The key gauge of the current state of the economy was above the boom-or-bust line of 50 percent in January for the first time in three months, the government said Friday.
The index of coincident economic indicators stood at 88.9 percent, a jump from a revised 40 percent registered in December, the Cabinet Office said in a preliminary report.
Despite the enormous monthly advance, the government still considers the economy to be in an overall neutral trend, a Cabinet Office official said.
“The index of coincident economic indicators has followed a zigzag course since October,” the official said on condition of anonymity. “The basic trend is one of advancing and retreating.”
All components, save for industrial production, logged positive figures, which elevated the coincident index.
A reading above 50 percent is considered a sign of economic expansion, while a figure below that is seen as a sign of contraction, according to Cabinet Office economists.

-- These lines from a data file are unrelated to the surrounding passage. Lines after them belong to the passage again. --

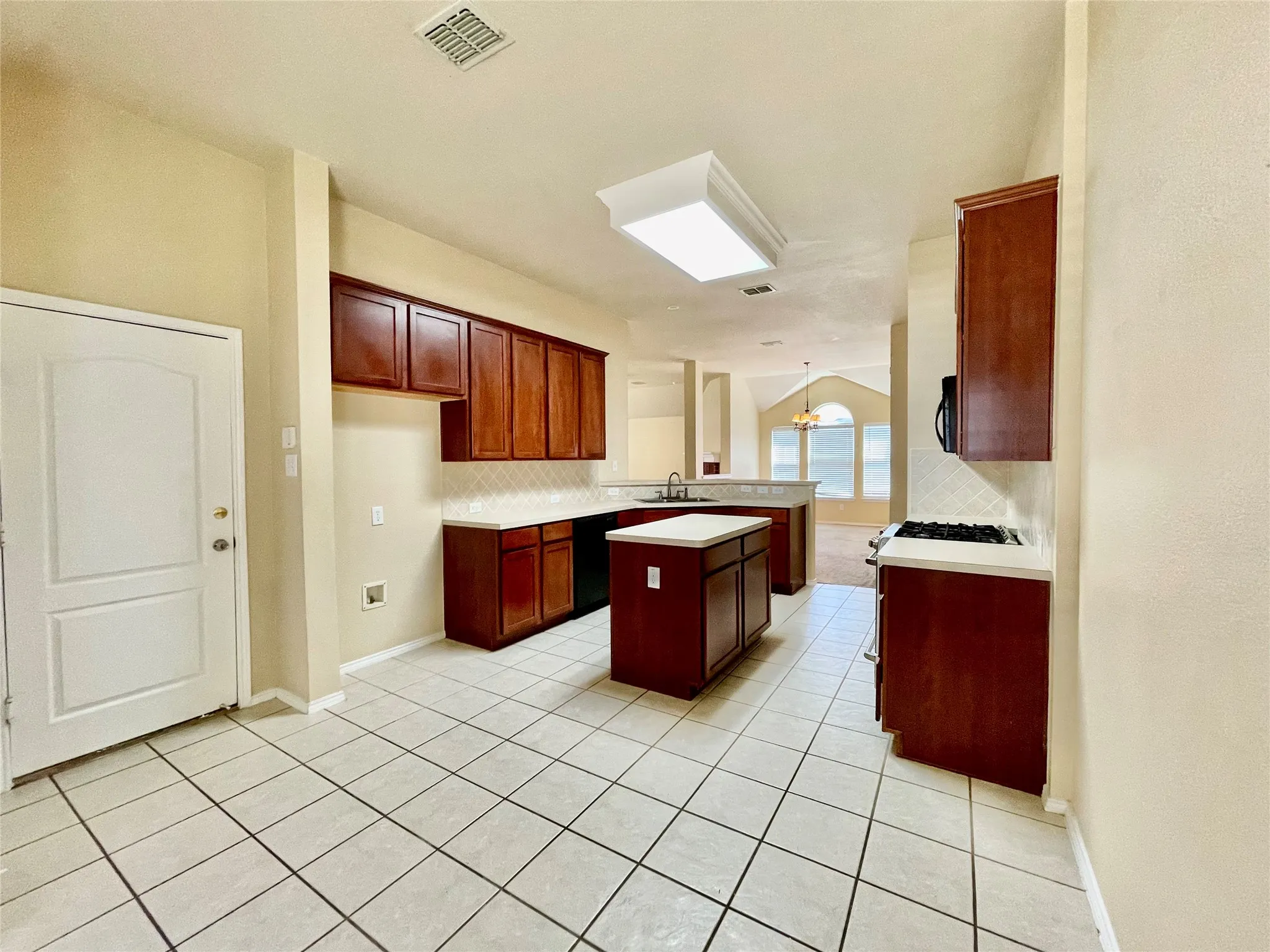 Single Family Residence For Rent in Collin County , 1535 Silver Spur Drive, Allen, Texas 75002, 3 Bedroom, 2 Bathroom, 2 Garage spaces, 1,843 Sqft, built in 2003, mls#21335666, Real Estate Agent in Allen, Homes For Rent in Collin county, Homes For Rent in Allen, Realtor in Allen Texas, Real Estate Brokerage Independent Realty Texas, Luminita Cordes Realtor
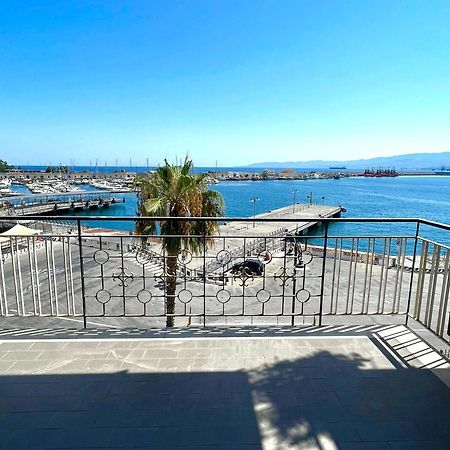 Отель Harbor Elegance Estate Милаццо Экстерьер фото
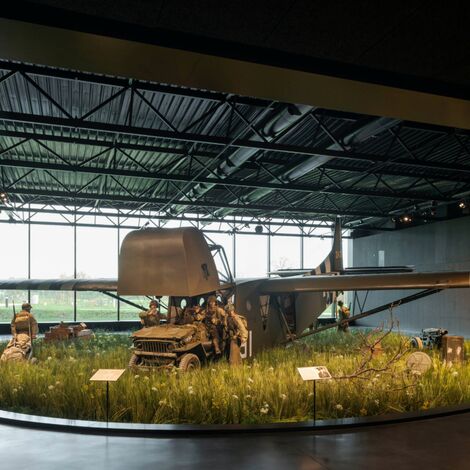 unico Doors and thermfix light Facades - Airborne Museum, Sainte-Mère-Église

The official said the coincident index will probably be around 50 percent or slightly higher for February.
The index of leading indicators, which measures economic moves about six months ahead, came to 44.4 percent in the latest reporting month, falling below 50 percent for the first time in three months.
The index of lagging indicators, which gauges economic performance in the recent past, was at 33.3 percent, remaining below 50 percent for two consecutive months.
The diffusion indexes compare the current levels of various economic data with their levels three months prior.
Households spent less
Average household spending fell a real 1.5 percent in January from a year earlier to 298,980 yen, down for the third straight month, the government said Friday.
The margin of decline is smaller than the 2 percent fall in spending by wage-earning households alone for January.
Overall household spending on clothing and footwear contracted 6.7 percent from a year earlier, while spending on food dropped 2.3 percent, the Public Management, Home Affairs, Posts and Telecommunications Ministry said.
In other spending categories, expenditures on furniture and other household goods dropped 1.9 percent, while spending on books, other educational items and entertainment declined 1.6 percent.
Spending on education rose 10.3 percent.
Outlays for water, fuel and electricity rose 2.8 percent and spending on transportation and telecommunications increased 1.3 percent.
Household spending is a key gauge of personal spending, which accounts for about 60 percent of Japan’s gross domestic product. Wage-earning households’ outlays make up 60 percent of total household spending.